Pores impact volumetric deformation and control the strength of rock (Dvorkin and Nur, 1996). They act as flaws and concentrate stresses that may lead to eventual failure by pore growth and coalescence (Berg, 1970; Antonellini et al., 1994a; Du Bernard et al., 2002) or pore collapse (Aydin, 1978; Curran and Corrall, 1979). In addition, pores store fluids and thus facilitate transmission of forces to the skeleton in high fluid pressure environments. It is well known, based on the effective stress law, that rocks under a high pore fluid pressure are considerably weaker (Hubbert and Rubey, 1959).

In summary, granular rocks under upper crustal conditions exhibit four fundamental micromechanical processes that characterize the failure modes and their structural products: Inter-grain sliding (grain translation and rotation also known as particulate flow), grain fracturing, pore volume change, and pressure solution. Grain fracturing results in grain size reduction and changes in pore volume which are the two quantities that can readily be identified and quantified. However, inter-grain movements are very difficult to detect in granular rock because of the lack of pre-existing markers.

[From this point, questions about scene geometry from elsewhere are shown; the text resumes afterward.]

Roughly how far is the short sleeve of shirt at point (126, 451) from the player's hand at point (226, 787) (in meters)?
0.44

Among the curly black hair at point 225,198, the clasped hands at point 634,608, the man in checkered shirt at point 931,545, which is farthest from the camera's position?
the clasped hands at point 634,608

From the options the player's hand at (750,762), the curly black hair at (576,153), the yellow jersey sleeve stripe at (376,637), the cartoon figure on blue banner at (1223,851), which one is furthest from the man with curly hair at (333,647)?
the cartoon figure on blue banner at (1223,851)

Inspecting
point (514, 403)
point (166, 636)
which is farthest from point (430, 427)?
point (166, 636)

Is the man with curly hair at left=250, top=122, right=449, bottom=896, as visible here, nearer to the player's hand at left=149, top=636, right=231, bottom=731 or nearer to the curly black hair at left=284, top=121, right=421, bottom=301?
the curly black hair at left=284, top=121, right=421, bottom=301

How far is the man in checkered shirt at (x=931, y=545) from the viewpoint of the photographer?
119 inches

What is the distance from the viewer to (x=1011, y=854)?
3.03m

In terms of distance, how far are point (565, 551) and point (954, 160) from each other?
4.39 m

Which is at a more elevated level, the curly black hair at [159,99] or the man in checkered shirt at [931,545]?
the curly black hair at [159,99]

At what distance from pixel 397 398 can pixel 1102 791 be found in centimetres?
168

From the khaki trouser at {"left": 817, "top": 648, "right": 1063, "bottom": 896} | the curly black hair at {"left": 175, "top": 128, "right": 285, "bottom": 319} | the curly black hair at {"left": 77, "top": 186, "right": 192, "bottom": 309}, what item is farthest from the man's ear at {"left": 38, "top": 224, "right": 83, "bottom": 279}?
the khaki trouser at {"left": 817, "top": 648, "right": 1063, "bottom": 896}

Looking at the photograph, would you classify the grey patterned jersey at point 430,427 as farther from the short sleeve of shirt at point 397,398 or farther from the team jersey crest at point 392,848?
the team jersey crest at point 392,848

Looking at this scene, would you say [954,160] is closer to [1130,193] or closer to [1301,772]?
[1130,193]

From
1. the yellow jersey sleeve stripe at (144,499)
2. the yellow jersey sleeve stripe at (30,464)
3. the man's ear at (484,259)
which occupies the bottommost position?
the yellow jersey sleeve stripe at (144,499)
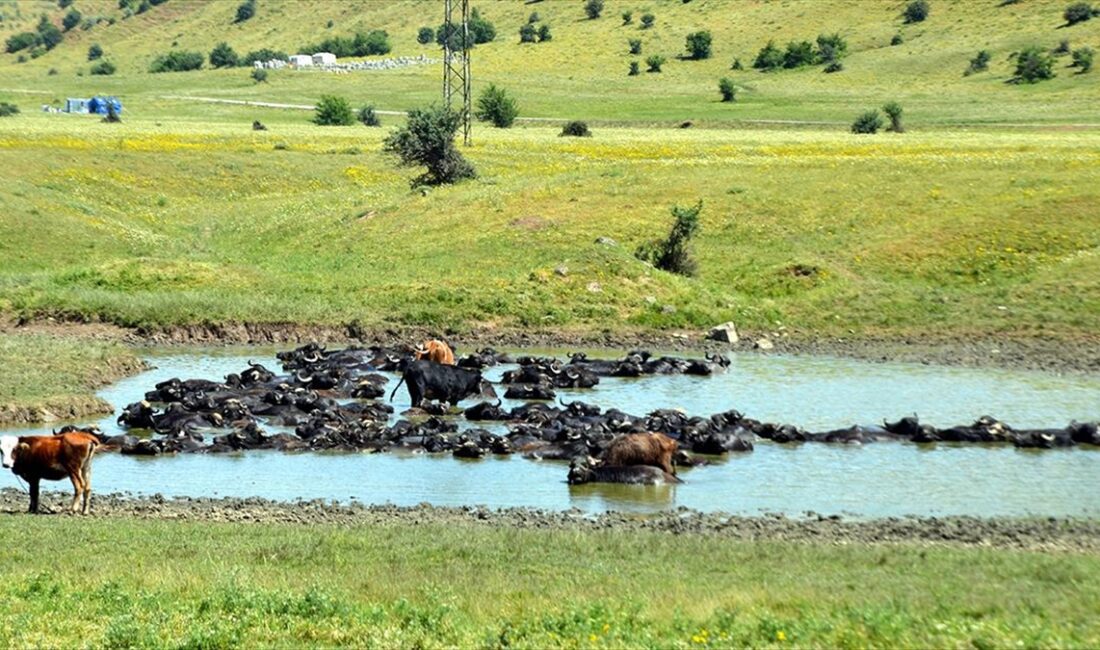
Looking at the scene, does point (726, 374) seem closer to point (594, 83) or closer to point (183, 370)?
point (183, 370)

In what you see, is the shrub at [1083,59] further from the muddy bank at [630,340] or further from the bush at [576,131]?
the muddy bank at [630,340]

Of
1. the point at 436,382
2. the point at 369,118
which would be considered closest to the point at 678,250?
the point at 436,382

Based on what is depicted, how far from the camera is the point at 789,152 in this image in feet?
237

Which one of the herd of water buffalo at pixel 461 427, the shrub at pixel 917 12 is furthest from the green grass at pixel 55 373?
the shrub at pixel 917 12

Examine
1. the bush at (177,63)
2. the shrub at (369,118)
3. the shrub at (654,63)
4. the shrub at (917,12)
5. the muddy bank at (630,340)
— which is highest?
the shrub at (917,12)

In addition, all micromechanical processes are greatly influenced by diagenetic processes that affect the host rock properties. Cementation and dissolution control the amount, distribution, shape, and strength of cement and are therefore crucial in the failure processes in granular rocks (Bernabe et al., 1992; Dvorkin and Nur, 1996; and Bjorlykke, 2006). Cement exerts resistance to intergranular movement and distributes contact forces thereby reducing the stress concentration that is so critical for grain breakage (Shah and Wong, 1997; Wilson et al., 2003). With increasing burial depth and cementation, the deformation behavior of granular materials changes. A general trend is that failure structure changes from localized tabular mode to sharp discontinuity with increasing mechanical compaction and diagenetic porosity reduction. This corresponds to a switch from a contact-based Hertzian constitutive behavior to that of a distributed deformation controlled by the solid frame (Dvorkin and Nur, 1996). This trend in sediments and rocks can potentially be reversed by dissolution and removal of earlier pore cement leading to the creation of secondary porosity that may again instigate pore-controlled stress regimes and pore collapse mechanisms and a new phase of compactive deformation localization.